To do
Two lines mark the range in the entries below: the one holding "Mobile Dental Teeth" and the one holding "Live simply without". Set down those two and all lines between them, exactly.

Exercise materials
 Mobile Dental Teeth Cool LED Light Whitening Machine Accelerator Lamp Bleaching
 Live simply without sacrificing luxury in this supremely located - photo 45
...
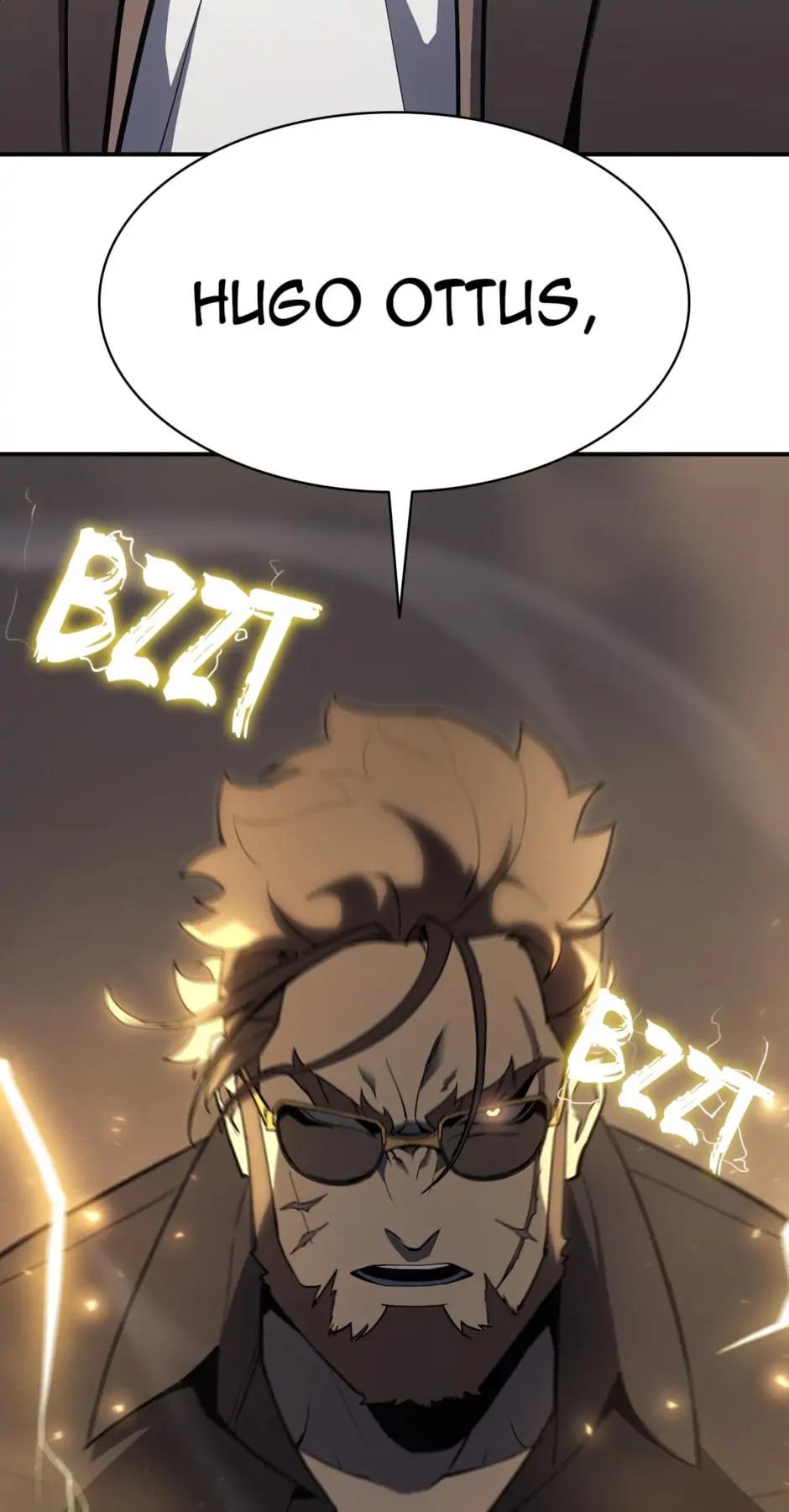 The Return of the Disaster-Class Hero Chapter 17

Completed task
 Mobile Dental Teeth Cool LED Light Whitening Machine Accelerator Lamp Bleaching
 Live simply without sacrificing luxury in this supremely located - photo 45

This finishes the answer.